A small crowd gathers around us. Everyone flies kites here, but it’s not everyday you catch a gringo doing it. I’m the only gringo in the neighborhood.
Down the street, another neighbor’s little red kite lifts into the air.
My neighbor takes back control of his own kite, working it across the sky. He pushes to make the kite spin, pulling hard as he catches the nose parallel with the horizon. His kite dances in bursts toward the little red one. Another push/pull and his kite rises up above the little red one. One more and it darts down, down. My neighbor shakes the line with the ferocity of a graffiti artist warming up a can of spray paint.
The little red kite thrashes. It tries to climb, realizes it cannot. Its line is pinned under my neighbor’s line. Tension builds. Then suddenly, there’s no tension at all. The little red kite spins free, severed from its line. It lilts in the wind a little more, drifting out of the neighborhood, descending beyond our view.

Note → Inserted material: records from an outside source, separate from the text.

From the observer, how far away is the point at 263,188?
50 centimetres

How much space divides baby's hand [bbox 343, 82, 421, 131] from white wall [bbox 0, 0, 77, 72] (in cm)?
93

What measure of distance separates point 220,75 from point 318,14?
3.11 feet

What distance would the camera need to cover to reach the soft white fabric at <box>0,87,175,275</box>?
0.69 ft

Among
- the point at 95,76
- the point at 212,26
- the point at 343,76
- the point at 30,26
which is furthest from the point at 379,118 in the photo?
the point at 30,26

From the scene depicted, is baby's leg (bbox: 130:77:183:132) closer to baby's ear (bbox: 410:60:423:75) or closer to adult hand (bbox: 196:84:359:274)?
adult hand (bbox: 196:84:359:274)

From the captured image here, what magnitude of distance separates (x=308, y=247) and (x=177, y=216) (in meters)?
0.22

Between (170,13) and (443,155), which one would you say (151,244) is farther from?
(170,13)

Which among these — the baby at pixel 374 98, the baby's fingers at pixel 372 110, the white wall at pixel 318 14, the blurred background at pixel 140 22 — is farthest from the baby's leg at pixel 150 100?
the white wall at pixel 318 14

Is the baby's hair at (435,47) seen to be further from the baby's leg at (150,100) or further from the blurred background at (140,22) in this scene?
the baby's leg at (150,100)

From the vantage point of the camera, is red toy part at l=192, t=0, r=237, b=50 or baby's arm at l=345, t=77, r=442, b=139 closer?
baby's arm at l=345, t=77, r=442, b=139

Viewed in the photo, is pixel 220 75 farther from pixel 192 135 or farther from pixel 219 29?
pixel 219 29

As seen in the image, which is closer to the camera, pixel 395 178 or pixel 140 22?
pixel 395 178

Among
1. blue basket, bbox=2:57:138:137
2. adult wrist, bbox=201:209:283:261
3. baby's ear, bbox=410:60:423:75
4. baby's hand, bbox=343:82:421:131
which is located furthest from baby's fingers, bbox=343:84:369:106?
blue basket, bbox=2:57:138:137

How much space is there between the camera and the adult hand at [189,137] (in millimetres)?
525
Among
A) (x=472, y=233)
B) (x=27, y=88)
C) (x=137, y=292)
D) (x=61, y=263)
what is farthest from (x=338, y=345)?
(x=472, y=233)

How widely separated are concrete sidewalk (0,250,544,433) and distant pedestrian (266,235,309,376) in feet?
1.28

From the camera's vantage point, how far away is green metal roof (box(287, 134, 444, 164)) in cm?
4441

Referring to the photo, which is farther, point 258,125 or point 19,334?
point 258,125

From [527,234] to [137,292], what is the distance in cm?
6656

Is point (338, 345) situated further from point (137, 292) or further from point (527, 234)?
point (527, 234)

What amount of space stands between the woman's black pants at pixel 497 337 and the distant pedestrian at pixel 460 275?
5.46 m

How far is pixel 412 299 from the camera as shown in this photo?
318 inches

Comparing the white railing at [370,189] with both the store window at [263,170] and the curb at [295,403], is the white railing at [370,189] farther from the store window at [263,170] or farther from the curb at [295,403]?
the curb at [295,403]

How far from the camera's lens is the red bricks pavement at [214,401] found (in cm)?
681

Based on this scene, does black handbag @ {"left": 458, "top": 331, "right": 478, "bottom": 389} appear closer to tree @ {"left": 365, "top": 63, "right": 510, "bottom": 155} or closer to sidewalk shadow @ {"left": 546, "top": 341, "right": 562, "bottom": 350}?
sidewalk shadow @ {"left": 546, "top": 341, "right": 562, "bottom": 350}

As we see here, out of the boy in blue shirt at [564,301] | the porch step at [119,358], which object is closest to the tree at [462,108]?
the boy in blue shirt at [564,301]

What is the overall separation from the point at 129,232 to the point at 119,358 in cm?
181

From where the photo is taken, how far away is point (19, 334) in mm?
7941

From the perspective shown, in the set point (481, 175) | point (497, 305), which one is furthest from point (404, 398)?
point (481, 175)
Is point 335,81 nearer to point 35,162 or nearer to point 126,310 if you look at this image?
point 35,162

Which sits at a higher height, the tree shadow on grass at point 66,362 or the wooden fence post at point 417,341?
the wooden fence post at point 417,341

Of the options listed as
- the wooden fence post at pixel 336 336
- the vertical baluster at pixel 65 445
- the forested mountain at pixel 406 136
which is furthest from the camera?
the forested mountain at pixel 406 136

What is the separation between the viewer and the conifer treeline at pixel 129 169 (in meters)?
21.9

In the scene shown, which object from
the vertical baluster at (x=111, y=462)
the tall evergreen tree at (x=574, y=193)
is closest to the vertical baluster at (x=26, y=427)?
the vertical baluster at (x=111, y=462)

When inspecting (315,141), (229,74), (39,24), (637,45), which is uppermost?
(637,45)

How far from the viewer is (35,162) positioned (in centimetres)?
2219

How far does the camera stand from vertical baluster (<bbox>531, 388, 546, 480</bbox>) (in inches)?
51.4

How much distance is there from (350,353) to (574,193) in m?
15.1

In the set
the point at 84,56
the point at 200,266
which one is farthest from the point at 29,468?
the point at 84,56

My neighbor has cut down the other neighbor’s kite. The little crowd around us cheers.
“Kites look like they’re for kids, but they’re for adults,” He reminds me.
In Brazil, kite fighting is part of kite flying. Kite flyers buy their paper kites in bulk, anticipating multiple losses on a given day. They master fine techniques in preparing and positioning kites for battle. Kids used to coat kite strings in glue and run the lines along broken glass to make better cutting instruments. The modern practice is to buy string coated in aluminum oxide. The wonders of industrialization.
“Feel this – the aluminum oxide is sharp. It can cut you”. My neighbor explained.
Aluminum-oxide coated string is expensive. My neighbor attaches 50 meters of it to his kite “where the action is” so he can slice the lines of other kites. The fortified line is then attached to 500 meters of regular kite string, spooled around his kite wheel. 550 meters: at that distance, a kite is just a dot. It’s impossible to tell its nose from its tail. I wonder about the range at which 550 meters of line can attack another flying kite. It’s a math problem with the area of a circle, and maybe cosine, but I can’t figure out the angles and inverted cones.
Aluminum-oxide coated string is dangerous. Luana worries about our kids getting too close and cutting themselves on it. Abandoned kite strings pose a community risk when they get tangled in fences or overhead lines. My neighbor’s motorcycle has a special antennae to deflect errant kite-strings from clotheslining him while riding through the neighborhood. WWII Jeeps were outfitted with similar apparatuses: “wire anti-decapitation devices”.
Aluminum-oxide coated string is also illegal. A point my neighbor emphasizes several times in the process of learning me up on Brazilian kites.
“If it’s illegal, where do you buy it?” I ask.
“Everywhere” the crowd responds.
“Like weed,” someone suggests in a tone that seems to be part statement-of-fact and part solicitation.
Kite flying and kite fighting are tethered in Brazilian culture. Craft and technique in building and operation. Style and flair in colors and shapes. Sidestepping inconvenient rules for advantages. Games of bravado and status as flyers risk their own kites to cut down those of others. Beauty, Joy, Daring, all tied in one hobby.
Kites look like they’re for kids, but they’re for adults.